··· Supplied passage
In all events of shortage of raw materials or loss of energy supplies, strikes, lockouts, traffic disruptions and actions of government or authorities as well as delivery delays caused by sub-suppliers and incalculable interruption to the Seller’s business operations due to, for example, loss of workforce through illness or epidemics, unforeseen breakdown of machinery, supplementary shortage of supplies, import and export restrictions, all cases of force majeure including mobilisation, war, riots, import bans due to trade embargoes and any other circumstances beyond the control of the Seller or his suppliers which hinder the Seller in fulfilling his contractual obligations in part or in total, the Supplier is hereby exonerated from each and every obligation to deliver for the overall duration thereof. For the above-mentioned scenarios, the delivery deadlines will be extended by a period of time equal to the duration of the event up to a maximum however of four (4) months.

After expiry of the four-month period, the Purchaser is entitled to withdraw from the contract without prejudice to any other grounds to rescind; any advance-payments will be refunded.

 

6. Transfer of Risk

Risk of damage to or loss of the products shall pass to the Purchaser as follows:

            - at the time of delivery if the products are to be
              delivered elsewhere than at the Seller’s premises
              or, at the time when the Seller offers delivery
              of the products if the Purchaser wrongfully fails to take
              delivery of the products,
            - at the time when the Seller notifies the Purchaser that
              the products are available for collection
              if the products are to be delivered at the
              Seller’s premises ex-works (Incoterms 2000).

 

7. Retention of Title

Irrespective of delivery and the transfer of risk or other provisions of these terms of delivery, ownership of the product shall not be transferred to the Purchaser as long as the purchase price has not been paid in full.

After termination of the contract the Seller shall have the right to demand the return of the product, to sell or otherwise deal with or dispose of all or any part of the goods in any manner which he deems fit.
······
··· Given data
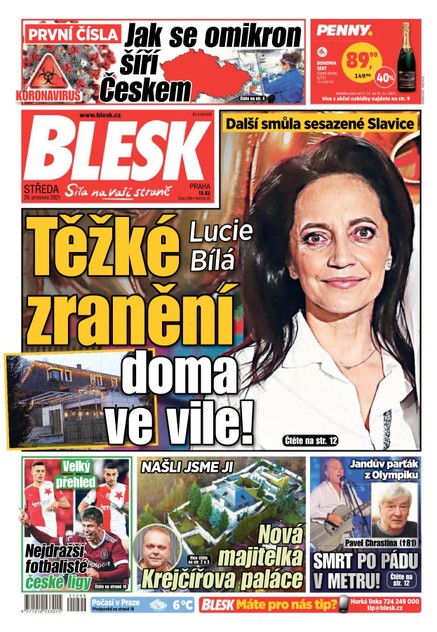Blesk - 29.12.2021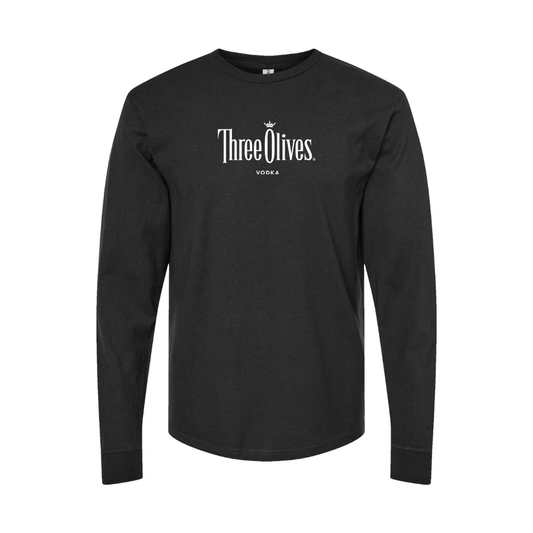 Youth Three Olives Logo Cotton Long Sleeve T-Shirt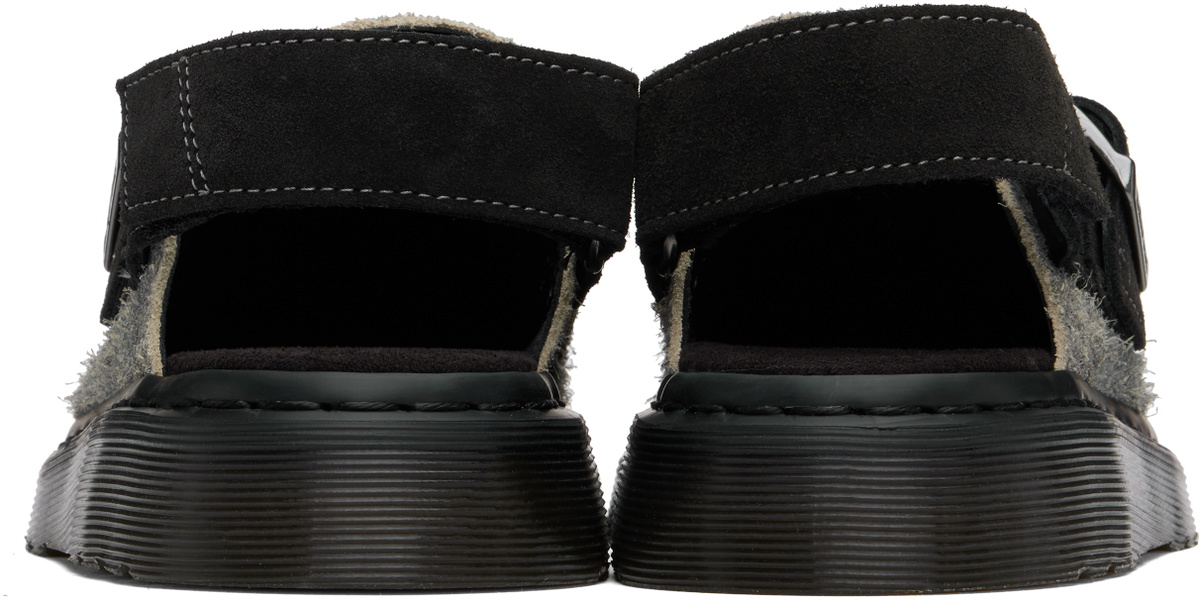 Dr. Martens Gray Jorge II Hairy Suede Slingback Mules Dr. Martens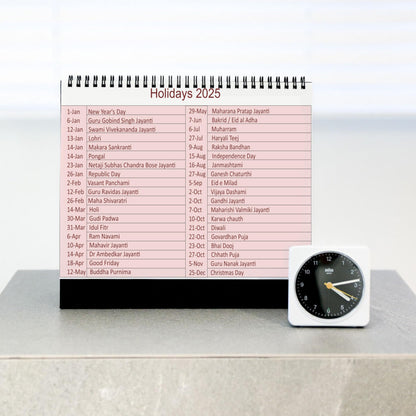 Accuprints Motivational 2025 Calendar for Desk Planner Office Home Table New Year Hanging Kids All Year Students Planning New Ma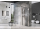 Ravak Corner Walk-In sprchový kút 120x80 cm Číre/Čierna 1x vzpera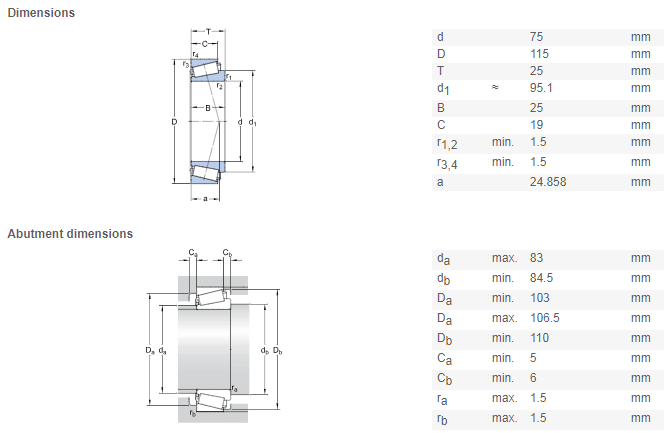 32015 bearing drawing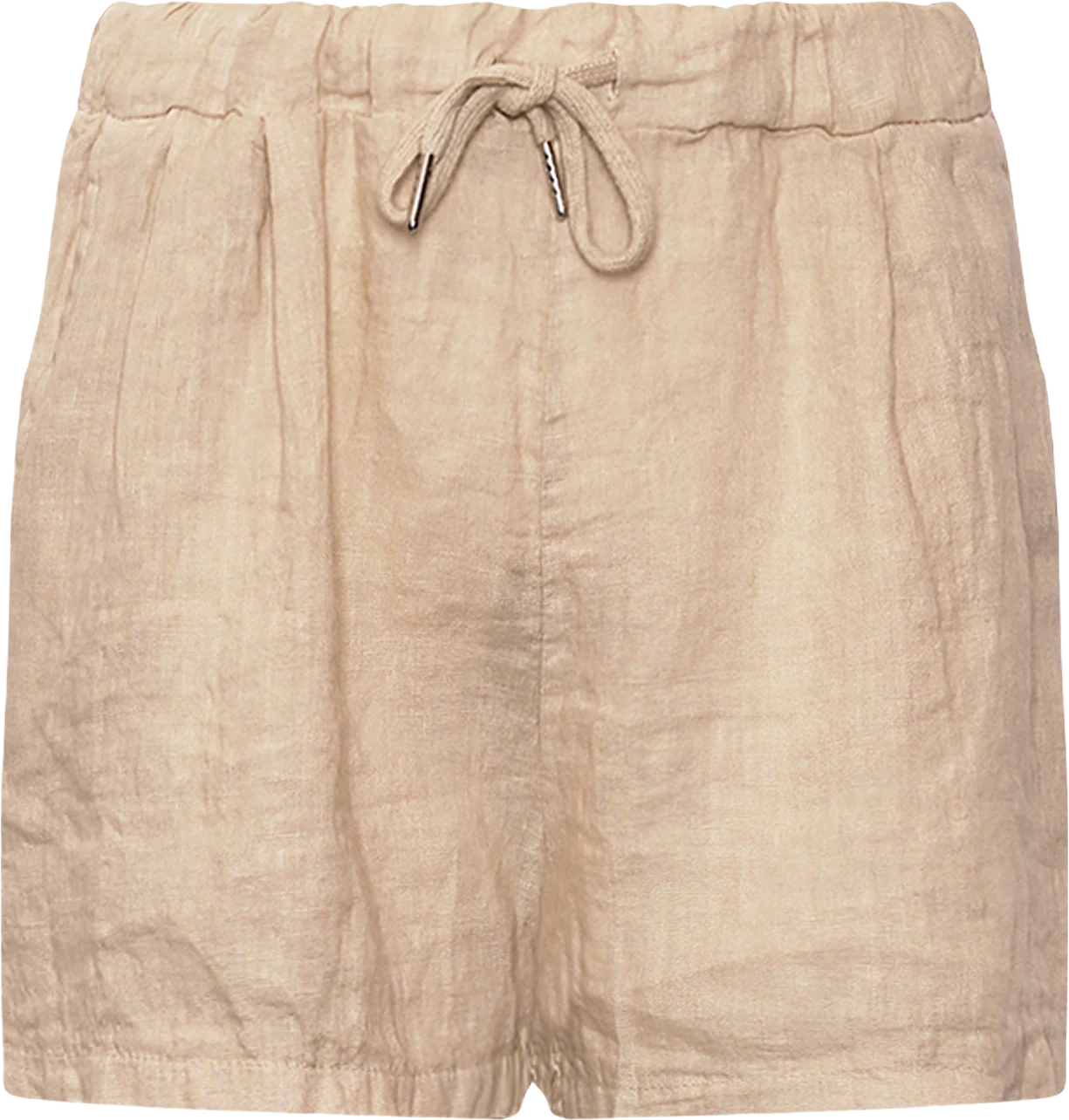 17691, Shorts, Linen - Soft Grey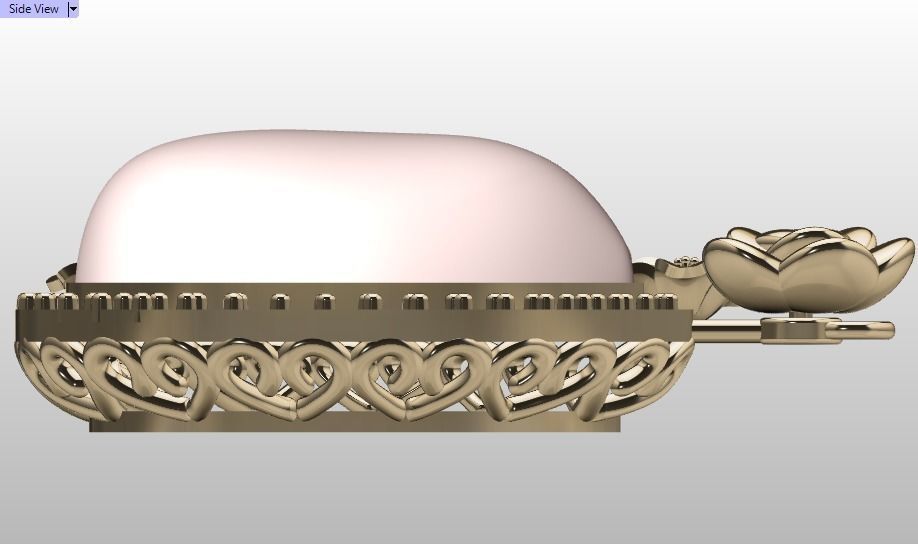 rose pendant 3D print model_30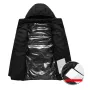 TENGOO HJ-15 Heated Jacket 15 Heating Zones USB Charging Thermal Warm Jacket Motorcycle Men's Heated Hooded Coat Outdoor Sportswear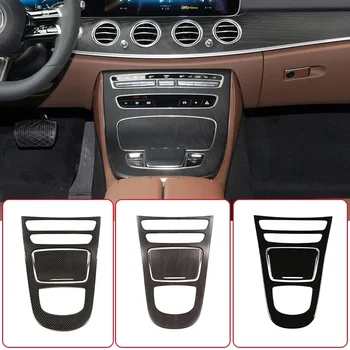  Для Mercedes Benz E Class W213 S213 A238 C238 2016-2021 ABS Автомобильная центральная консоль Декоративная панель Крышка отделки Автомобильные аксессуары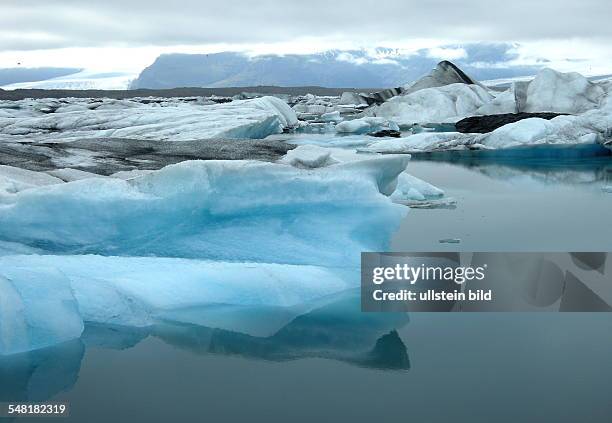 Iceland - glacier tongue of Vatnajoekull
······
#### Job A
Answer these questions from the delivery terms:
(i) What is the longest period by which delivery deadlines can be extended?
(ii) When does risk pass to the Purchaser if the products are to be delivered at the Seller's premises ex-works?
(iii) What happens to advance payments when the Purchaser withdraws after the four-month period?
#### Job B
In one to three sentences, explain from the delivery terms why the obligation to deliver can be lifted and for how long.
#### Job C
Continue the delivery terms after the last sentence of the retention of title section.
None of this data is used for anything here.

#### Response area A
(i) Four months.
(ii) Risk passes when the Seller notifies the Purchaser that the products are available for collection.
(iii) They are refunded.

#### Response area B
The obligation is lifted when events such as shortages of raw materials, strikes, force majeure or other circumstances beyond the control of the Seller or his suppliers hinder the Seller in fulfilling his contractual obligations, in part or in total. The exoneration lasts for the overall duration of such an event, and delivery deadlines are extended by the same period, up to a maximum of four months.

#### Response area C
Until the purchase price has been paid in full, the Purchaser shall be obliged to hold the goods as the Seller’s fiduciary agent and to keep them apart from his property and the property of third parties and to keep the goods properly stored, protected and insured and to label them as being the property of the Seller.

Until the purchase price has been paid in full, the Purchaser may use the goods in the course of customary business operations or resell it; however, the Purchaser shall be obliged to keep any fees (including any insurance payments) for the Seller and keep the money separate from his own assets and those of third parties. Any claims against third parties arising from resale of the goods or on the basis of other legal grounds (insurance payments, claims due to tort etc.), including all incoming payments into current accounts, are herewith assigned and transferred to the Seller, in full or in proportion to his share of co-ownership, as collateral by the Purchaser.

The Purchaser is granted revocable authorisation for collection of claims against third parties. The Seller is entitled to revoke said authorisation in the event that the Purchaser does not perform his obligations to pay, the Purchaser either runs into payment arrears with the Seller, or is subject to the opening of any insolvency proceedings. In such cases, the Purchaser is committed to disclosing to the Seller all the assigned claims, furnishing all the information required to collect the claims and notifying the third party debtors of the assignment. The latter may also be performed by the Seller.

Should the product be subject to further processing and should the further processing involve parts for which the Purchaser of the reserved property holds no ownership, the Purchaser of the reserved property shall acquire corresponding partial ownership. The same shall apply to cases where the Seller’s products are mixed with those of another party.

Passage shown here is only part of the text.